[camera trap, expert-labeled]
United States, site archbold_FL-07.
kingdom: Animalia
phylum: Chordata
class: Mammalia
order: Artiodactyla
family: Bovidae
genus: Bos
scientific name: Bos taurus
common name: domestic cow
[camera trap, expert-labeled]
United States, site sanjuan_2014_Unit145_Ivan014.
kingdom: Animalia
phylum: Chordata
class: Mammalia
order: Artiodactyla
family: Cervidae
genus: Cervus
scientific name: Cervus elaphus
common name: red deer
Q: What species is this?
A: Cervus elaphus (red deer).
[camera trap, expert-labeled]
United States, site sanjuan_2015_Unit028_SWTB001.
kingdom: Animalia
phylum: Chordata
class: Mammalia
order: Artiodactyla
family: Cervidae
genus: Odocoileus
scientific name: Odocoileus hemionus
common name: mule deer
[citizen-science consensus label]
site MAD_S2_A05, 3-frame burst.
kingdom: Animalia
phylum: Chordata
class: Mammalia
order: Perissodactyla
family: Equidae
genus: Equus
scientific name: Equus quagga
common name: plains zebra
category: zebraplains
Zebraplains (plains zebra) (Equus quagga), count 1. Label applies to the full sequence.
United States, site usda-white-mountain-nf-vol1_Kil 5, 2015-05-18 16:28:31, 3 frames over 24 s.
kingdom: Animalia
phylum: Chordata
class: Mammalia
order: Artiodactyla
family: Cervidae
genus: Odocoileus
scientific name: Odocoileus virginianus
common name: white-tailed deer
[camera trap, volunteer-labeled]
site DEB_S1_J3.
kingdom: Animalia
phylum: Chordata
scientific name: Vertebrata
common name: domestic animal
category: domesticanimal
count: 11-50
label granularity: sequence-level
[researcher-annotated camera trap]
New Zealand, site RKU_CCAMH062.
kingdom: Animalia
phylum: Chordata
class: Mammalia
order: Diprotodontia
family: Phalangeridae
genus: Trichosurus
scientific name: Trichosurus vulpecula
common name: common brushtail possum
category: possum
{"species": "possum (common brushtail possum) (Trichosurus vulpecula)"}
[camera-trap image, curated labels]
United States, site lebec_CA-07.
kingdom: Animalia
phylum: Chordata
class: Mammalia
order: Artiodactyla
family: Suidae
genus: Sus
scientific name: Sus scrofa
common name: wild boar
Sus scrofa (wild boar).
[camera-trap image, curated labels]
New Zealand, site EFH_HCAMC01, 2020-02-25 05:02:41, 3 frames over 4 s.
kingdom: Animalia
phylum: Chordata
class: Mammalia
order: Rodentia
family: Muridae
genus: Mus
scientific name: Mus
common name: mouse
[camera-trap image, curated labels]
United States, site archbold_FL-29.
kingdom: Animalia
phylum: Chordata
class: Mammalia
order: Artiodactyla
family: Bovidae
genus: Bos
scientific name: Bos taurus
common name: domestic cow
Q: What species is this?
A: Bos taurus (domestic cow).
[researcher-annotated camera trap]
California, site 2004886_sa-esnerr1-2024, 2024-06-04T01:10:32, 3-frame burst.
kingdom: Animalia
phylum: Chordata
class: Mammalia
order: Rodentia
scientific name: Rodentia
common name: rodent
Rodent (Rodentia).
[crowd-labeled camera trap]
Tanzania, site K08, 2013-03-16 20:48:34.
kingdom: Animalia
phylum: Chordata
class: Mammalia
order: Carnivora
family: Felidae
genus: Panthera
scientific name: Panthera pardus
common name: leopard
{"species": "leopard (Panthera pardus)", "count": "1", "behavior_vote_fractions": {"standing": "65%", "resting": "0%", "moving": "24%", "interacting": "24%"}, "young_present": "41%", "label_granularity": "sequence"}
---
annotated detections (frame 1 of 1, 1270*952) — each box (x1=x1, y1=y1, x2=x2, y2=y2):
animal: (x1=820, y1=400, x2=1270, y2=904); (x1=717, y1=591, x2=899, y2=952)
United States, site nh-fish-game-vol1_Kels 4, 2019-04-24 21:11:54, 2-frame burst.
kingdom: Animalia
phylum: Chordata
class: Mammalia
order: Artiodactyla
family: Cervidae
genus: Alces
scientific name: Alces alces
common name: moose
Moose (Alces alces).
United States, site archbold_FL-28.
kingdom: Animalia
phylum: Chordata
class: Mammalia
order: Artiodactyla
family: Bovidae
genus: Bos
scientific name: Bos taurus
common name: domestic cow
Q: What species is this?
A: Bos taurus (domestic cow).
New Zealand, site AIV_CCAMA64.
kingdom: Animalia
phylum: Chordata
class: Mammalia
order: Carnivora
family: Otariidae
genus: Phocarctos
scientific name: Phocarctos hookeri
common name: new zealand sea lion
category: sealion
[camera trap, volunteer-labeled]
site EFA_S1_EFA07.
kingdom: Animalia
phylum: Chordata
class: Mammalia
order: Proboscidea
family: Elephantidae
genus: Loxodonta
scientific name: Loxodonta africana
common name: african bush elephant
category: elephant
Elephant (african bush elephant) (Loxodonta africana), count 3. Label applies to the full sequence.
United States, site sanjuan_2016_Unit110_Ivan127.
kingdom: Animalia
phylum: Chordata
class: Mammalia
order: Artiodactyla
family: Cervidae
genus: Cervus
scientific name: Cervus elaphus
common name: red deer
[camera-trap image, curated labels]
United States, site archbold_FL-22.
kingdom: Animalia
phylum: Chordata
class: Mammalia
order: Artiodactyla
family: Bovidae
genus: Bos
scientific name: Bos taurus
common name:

## TASK DESCRIPTION:
Output the whole listing exactly, leaving nothing out.

## WRITTEN SOLUTION:
[camera trap, expert-labeled]
United States, site archbold_FL-07.
kingdom: Animalia
phylum: Chordata
class: Mammalia
order: Artiodactyla
family: Bovidae
genus: Bos
scientific name: Bos taurus
common name: domestic cow
[camera trap, expert-labeled]
United States, site sanjuan_2014_Unit145_Ivan014.
kingdom: Animalia
phylum: Chordata
class: Mammalia
order: Artiodactyla
family: Cervidae
genus: Cervus
scientific name: Cervus elaphus
common name: red deer
Q: What species is this?
A: Cervus elaphus (red deer).
[camera trap, expert-labeled]
United States, site sanjuan_2015_Unit028_SWTB001.
kingdom: Animalia
phylum: Chordata
class: Mammalia
order: Artiodactyla
family: Cervidae
genus: Odocoileus
scientific name: Odocoileus hemionus
common name: mule deer
[citizen-science consensus label]
site MAD_S2_A05, 3-frame burst.
kingdom: Animalia
phylum: Chordata
class: Mammalia
order: Perissodactyla
family: Equidae
genus: Equus
scientific name: Equus quagga
common name: plains zebra
category: zebraplains
Zebraplains (plains zebra) (Equus quagga), count 1. Label applies to the full sequence.
United States, site usda-white-mountain-nf-vol1_Kil 5, 2015-05-18 16:28:31, 3 frames over 24 s.
kingdom: Animalia
phylum: Chordata
class: Mammalia
order: Artiodactyla
family: Cervidae
genus: Odocoileus
scientific name: Odocoileus virginianus
common name: white-tailed deer
[camera trap, volunteer-labeled]
site DEB_S1_J3.
kingdom: Animalia
phylum: Chordata
scientific name: Vertebrata
common name: domestic animal
category: domesticanimal
count: 11-50
label granularity: sequence-level
[researcher-annotated camera trap]
New Zealand, site RKU_CCAMH062.
kingdom: Animalia
phylum: Chordata
class: Mammalia
order: Diprotodontia
family: Phalangeridae
genus: Trichosurus
scientific name: Trichosurus vulpecula
common name: common brushtail possum
category: possum
{"species": "possum (common brushtail possum) (Trichosurus vulpecula)"}
[camera-trap image, curated labels]
United States, site lebec_CA-07.
kingdom: Animalia
phylum: Chordata
class: Mammalia
order: Artiodactyla
family: Suidae
genus: Sus
scientific name: Sus scrofa
common name: wild boar
Sus scrofa (wild boar).
[camera-trap image, curated labels]
New Zealand, site EFH_HCAMC01, 2020-02-25 05:02:41, 3 frames over 4 s.
kingdom: Animalia
phylum: Chordata
class: Mammalia
order: Rodentia
family: Muridae
genus: Mus
scientific name: Mus
common name: mouse
[camera-trap image, curated labels]
United States, site archbold_FL-29.
kingdom: Animalia
phylum: Chordata
class: Mammalia
order: Artiodactyla
family: Bovidae
genus: Bos
scientific name: Bos taurus
common name: domestic cow
Q: What species is this?
A: Bos taurus (domestic cow).
[researcher-annotated camera trap]
California, site 2004886_sa-esnerr1-2024, 2024-06-04T01:10:32, 3-frame burst.
kingdom: Animalia
phylum: Chordata
class: Mammalia
order: Rodentia
scientific name: Rodentia
common name: rodent
Rodent (Rodentia).
[crowd-labeled camera trap]
Tanzania, site K08, 2013-03-16 20:48:34.
kingdom: Animalia
phylum: Chordata
class: Mammalia
order: Carnivora
family: Felidae
genus: Panthera
scientific name: Panthera pardus
common name: leopard
{"species": "leopard (Panthera pardus)", "count": "1", "behavior_vote_fractions": {"standing": "65%", "resting": "0%", "moving": "24%", "interacting": "24%"}, "young_present": "41%", "label_granularity": "sequence"}
---
annotated detections (frame 1 of 1, 1270*952) — each box (x1=x1, y1=y1, x2=x2, y2=y2):
animal: (x1=820, y1=400, x2=1270, y2=904); (x1=717, y1=591, x2=899, y2=952)
United States, site nh-fish-game-vol1_Kels 4, 2019-04-24 21:11:54, 2-frame burst.
kingdom: Animalia
phylum: Chordata
class: Mammalia
order: Artiodactyla
family: Cervidae
genus: Alces
scientific name: Alces alces
common name: moose
Moose (Alces alces).
United States, site archbold_FL-28.
kingdom: Animalia
phylum: Chordata
class: Mammalia
order: Artiodactyla
family: Bovidae
genus: Bos
scientific name: Bos taurus
common name: domestic cow
Q: What species is this?
A: Bos taurus (domestic cow).
New Zealand, site AIV_CCAMA64.
kingdom: Animalia
phylum: Chordata
class: Mammalia
order: Carnivora
family: Otariidae
genus: Phocarctos
scientific name: Phocarctos hookeri
common name: new zealand sea lion
category: sealion
[camera trap, volunteer-labeled]
site EFA_S1_EFA07.
kingdom: Animalia
phylum: Chordata
class: Mammalia
order: Proboscidea
family: Elephantidae
genus: Loxodonta
scientific name: Loxodonta africana
common name: african bush elephant
category: elephant
Elephant (african bush elephant) (Loxodonta africana), count 3. Label applies to the full sequence.
United States, site sanjuan_2016_Unit110_Ivan127.
kingdom: Animalia
phylum: Chordata
class: Mammalia
order: Artiodactyla
family: Cervidae
genus: Cervus
scientific name: Cervus elaphus
common name: red deer
[camera-trap image, curated labels]
United States, site archbold_FL-22.
kingdom: Animalia
phylum: Chordata
class: Mammalia
order: Artiodactyla
family: Bovidae
genus: Bos
scientific name: Bos taurus
common name:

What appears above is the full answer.